Nityananda Saha (1940–2005) was a Bengali Indian academic administrator and a professor of inorganic chemistry. Between February 2000 and March 2005, he served as the vice chancellor of the University of Kalyani

==Early life and education==
After his graduation with honors from the Scottish Church College in 1960, he did his post-graduation from the Rajabazar Science College, University of Calcutta in 1962. He had subsequently earned a doctorate in chemistry in 1968 from the Indian Association for the Cultivation of Science as a student of the University of Calcutta.

==Career==
He started out as a lecturer in chemistry at the Scottish Church College, and started his own independent research in the field of coordination chemistry. He was involved in numerous postdoctoral research endeavors abroad. In 1986, he became professor of chemistry at the Science college campus of University of Calcutta. He also served as chairman of the West Bengal College Service Commission from December 1991 to January 2000.

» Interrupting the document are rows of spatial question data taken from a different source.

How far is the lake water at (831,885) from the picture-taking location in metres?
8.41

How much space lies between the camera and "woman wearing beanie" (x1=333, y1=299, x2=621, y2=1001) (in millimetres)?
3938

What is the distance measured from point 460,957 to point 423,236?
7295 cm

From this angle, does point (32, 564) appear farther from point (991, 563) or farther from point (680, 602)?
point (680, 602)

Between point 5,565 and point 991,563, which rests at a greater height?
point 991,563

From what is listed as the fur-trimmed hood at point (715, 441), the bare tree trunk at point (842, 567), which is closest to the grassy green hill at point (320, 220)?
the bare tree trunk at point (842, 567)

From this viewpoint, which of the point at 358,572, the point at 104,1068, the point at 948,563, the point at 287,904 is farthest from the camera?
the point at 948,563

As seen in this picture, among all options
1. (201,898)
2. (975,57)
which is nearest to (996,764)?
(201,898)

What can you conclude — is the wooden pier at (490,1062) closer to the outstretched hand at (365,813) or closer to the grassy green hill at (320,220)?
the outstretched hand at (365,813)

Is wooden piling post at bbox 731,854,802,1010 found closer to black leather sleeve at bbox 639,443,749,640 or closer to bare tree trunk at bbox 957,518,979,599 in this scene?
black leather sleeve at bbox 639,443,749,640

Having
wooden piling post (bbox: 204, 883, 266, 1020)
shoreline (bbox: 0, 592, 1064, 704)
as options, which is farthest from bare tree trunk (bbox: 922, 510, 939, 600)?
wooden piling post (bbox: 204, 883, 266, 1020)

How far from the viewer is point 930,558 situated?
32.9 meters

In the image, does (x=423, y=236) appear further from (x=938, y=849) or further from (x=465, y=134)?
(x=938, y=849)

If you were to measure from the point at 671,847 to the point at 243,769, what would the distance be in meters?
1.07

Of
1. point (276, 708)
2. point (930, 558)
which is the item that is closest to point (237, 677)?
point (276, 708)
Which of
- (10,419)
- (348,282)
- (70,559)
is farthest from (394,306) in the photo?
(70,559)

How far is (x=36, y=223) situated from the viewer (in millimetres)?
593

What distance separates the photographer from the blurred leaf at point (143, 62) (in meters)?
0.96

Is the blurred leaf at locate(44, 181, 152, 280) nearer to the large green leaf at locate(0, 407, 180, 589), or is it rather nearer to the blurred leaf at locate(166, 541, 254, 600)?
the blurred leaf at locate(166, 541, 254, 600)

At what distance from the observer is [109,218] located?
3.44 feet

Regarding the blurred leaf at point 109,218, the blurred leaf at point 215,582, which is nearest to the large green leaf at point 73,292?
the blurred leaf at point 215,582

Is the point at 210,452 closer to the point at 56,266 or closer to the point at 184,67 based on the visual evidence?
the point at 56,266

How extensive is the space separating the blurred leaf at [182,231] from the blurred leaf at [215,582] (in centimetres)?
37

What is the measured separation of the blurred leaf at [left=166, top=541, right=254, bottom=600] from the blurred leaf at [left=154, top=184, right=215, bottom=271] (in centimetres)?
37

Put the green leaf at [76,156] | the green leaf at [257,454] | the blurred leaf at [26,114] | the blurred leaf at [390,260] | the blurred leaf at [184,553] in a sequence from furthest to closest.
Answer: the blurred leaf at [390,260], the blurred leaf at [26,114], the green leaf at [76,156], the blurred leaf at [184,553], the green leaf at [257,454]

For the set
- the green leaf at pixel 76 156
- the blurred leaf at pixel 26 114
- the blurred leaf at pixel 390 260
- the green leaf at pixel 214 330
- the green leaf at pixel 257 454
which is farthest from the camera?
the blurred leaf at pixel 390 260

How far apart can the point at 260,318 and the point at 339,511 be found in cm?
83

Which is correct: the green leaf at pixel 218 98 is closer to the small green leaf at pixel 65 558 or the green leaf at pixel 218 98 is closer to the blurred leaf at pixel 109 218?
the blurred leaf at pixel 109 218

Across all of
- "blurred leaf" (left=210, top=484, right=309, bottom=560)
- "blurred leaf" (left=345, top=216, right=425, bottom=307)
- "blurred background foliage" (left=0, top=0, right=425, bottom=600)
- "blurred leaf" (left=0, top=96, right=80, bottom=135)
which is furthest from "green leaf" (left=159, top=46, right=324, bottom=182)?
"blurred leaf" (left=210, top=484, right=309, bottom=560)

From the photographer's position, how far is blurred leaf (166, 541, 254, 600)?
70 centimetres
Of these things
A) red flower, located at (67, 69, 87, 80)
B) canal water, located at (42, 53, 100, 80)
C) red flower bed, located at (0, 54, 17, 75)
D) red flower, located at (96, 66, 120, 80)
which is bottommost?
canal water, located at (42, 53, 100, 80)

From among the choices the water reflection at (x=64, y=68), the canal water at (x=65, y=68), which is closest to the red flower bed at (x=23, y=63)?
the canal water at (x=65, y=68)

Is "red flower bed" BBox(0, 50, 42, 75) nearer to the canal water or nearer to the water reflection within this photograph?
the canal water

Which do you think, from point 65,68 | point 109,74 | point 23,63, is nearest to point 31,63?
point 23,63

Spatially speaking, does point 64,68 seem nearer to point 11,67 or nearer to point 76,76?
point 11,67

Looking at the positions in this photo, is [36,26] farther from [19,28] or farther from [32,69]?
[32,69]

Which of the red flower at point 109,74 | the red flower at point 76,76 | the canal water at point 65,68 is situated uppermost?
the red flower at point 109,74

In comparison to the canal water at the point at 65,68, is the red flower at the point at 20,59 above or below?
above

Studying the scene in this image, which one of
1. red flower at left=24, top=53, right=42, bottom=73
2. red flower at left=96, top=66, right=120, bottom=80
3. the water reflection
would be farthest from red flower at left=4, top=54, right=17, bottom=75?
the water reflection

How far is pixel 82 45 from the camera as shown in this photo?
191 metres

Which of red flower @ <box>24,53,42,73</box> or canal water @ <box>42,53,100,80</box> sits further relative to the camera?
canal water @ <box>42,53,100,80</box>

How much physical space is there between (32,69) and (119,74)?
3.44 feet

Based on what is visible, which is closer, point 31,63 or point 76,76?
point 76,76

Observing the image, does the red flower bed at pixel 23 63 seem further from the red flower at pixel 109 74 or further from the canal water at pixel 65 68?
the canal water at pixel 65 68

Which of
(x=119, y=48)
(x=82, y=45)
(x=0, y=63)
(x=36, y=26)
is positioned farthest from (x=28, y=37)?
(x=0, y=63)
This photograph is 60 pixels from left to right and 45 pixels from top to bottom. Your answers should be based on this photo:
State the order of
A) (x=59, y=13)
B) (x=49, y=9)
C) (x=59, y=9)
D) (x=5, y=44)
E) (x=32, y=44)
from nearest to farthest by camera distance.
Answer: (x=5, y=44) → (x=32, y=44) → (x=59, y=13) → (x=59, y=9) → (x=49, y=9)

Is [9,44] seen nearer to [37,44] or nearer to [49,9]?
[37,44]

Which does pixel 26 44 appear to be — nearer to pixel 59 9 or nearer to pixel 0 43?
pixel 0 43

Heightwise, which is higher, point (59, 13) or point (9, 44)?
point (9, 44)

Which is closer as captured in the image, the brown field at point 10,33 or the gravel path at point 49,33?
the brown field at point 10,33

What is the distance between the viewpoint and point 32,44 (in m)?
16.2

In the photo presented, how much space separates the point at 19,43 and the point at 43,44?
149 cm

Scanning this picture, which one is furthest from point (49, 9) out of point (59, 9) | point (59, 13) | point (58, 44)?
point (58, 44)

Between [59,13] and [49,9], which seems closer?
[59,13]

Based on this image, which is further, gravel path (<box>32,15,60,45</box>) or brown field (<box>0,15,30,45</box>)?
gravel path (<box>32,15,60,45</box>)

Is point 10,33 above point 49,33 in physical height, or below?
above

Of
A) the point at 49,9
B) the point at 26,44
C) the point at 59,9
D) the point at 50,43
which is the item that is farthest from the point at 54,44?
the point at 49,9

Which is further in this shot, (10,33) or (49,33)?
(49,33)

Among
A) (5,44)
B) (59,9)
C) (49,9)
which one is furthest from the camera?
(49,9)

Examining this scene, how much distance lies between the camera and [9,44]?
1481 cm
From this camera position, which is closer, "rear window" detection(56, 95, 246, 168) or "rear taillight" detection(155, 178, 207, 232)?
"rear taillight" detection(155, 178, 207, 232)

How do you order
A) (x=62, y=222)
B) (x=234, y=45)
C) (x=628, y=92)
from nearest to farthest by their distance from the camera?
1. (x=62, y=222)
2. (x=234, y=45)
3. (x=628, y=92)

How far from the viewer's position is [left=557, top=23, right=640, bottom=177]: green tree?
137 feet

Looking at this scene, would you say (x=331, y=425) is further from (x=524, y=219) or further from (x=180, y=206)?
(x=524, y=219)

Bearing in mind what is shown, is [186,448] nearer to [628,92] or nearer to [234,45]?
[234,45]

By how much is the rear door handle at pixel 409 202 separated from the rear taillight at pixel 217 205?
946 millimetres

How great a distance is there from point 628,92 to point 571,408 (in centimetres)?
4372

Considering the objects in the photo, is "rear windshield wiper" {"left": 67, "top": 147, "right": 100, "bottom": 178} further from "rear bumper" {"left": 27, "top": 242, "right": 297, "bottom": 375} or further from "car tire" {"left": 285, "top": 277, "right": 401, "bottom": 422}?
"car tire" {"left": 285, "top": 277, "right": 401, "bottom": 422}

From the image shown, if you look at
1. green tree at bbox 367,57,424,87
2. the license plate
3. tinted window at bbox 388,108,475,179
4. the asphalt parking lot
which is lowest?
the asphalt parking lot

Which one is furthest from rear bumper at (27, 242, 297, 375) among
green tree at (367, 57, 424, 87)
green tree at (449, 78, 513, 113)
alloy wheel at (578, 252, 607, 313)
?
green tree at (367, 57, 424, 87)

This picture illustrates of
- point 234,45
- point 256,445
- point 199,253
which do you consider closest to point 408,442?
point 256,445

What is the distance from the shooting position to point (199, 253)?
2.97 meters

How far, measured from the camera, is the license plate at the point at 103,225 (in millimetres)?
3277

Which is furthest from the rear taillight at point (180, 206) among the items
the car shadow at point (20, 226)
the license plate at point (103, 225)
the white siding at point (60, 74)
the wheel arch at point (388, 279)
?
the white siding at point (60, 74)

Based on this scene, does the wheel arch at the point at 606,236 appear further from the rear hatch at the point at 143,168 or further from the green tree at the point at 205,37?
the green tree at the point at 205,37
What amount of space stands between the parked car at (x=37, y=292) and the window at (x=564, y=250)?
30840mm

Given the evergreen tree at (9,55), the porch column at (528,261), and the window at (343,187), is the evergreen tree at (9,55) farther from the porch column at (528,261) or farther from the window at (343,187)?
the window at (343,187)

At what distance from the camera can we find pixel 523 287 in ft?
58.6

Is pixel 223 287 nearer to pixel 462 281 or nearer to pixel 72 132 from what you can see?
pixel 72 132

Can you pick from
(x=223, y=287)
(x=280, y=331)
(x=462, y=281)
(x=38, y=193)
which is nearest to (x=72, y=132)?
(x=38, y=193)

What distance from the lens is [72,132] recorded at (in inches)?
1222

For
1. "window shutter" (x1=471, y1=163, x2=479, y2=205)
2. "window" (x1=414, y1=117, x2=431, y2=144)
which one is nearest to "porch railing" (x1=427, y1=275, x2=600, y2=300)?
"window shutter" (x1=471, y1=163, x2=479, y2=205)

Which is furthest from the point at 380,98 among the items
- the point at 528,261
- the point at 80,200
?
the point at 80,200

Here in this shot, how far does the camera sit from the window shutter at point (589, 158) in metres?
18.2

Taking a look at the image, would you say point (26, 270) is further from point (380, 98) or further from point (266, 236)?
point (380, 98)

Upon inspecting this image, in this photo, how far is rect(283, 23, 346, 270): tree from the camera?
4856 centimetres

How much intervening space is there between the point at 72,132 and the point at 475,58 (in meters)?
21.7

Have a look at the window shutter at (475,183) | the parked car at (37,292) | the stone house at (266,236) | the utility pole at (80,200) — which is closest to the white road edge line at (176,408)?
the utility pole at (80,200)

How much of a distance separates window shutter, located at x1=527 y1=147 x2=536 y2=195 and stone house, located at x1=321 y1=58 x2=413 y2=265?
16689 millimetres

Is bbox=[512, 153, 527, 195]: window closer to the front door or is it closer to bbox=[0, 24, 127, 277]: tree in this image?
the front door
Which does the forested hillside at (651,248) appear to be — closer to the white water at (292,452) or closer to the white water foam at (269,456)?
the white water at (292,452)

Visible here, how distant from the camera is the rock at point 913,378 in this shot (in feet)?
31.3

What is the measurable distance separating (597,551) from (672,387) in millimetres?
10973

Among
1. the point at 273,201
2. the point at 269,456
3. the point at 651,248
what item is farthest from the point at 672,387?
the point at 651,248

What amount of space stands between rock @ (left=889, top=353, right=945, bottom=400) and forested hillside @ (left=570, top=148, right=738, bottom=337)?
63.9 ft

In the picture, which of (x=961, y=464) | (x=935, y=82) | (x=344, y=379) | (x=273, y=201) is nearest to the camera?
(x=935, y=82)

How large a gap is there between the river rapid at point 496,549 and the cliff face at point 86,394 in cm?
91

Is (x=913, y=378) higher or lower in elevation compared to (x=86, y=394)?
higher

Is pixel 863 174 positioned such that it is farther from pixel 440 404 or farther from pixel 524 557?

In February 2000, he took over as the Vice-Chancellor at the University of Kalyani. In this role, he was a member of the Standing Committee at the Association of Indian Universities (between April 2000 and March 2002), and subsequently between 2003 and 2004, a member of the council at the Inter-University Centre for Astronomy and Astrophysics. He also served as a member of the Court at the Indian Institute of Science, Bangalore between 2002 and 2005. He had also participated in the general conferences of the Executive Heads of Association of Commonwealth Universities in Cyprus in April 2001, and in Belfast, UK in September 2003. During his twilight years, he was able to continue with his dual academic interest of teaching and research throughout the tenure of all his administrative responsibilities, during which he was an extraordinary leave with lien from his position as professor of chemistry at the University of Calcutta.

==Prizes and honours==
- Prof. Priyadaranjan Ray Memorial Medal from Indian Chemical Society (1994),
- Prof. Baradananda Chatterjee Memorial Lecturer Award (2001) from the erstwhile Bengal Engineering College (deemed university)
- Scientist-in-Charge of the inorganic chemistry section at the Annual Convention of Chemists, Indian Chemical Society, between 1992–1993 and 1997–1999,
- Honorary Editor of the Inorganic and analytical chemistry section, Journal of the Indian Chemical Society in 2000–2001,
- Council Member of the Indian Science News Association, Calcutta, in 2002–2003,
- Foundation Fellow of the West Bengal Academy of Science and Technology.
- Honorary Director of the Academic Staff College, University of Calcutta since its inception in November 1990 to July 1993.

==Fellowships==
- UNESCO Research Fellow at the School of Chemistry, the University of New South Wales, Australia
- Visiting Research Associate at the Institute of Inorganic Chemistry, University of Basel, Switzerland
- Visiting Research Associate at the Department of Chemistry at the University of Georgia, USA.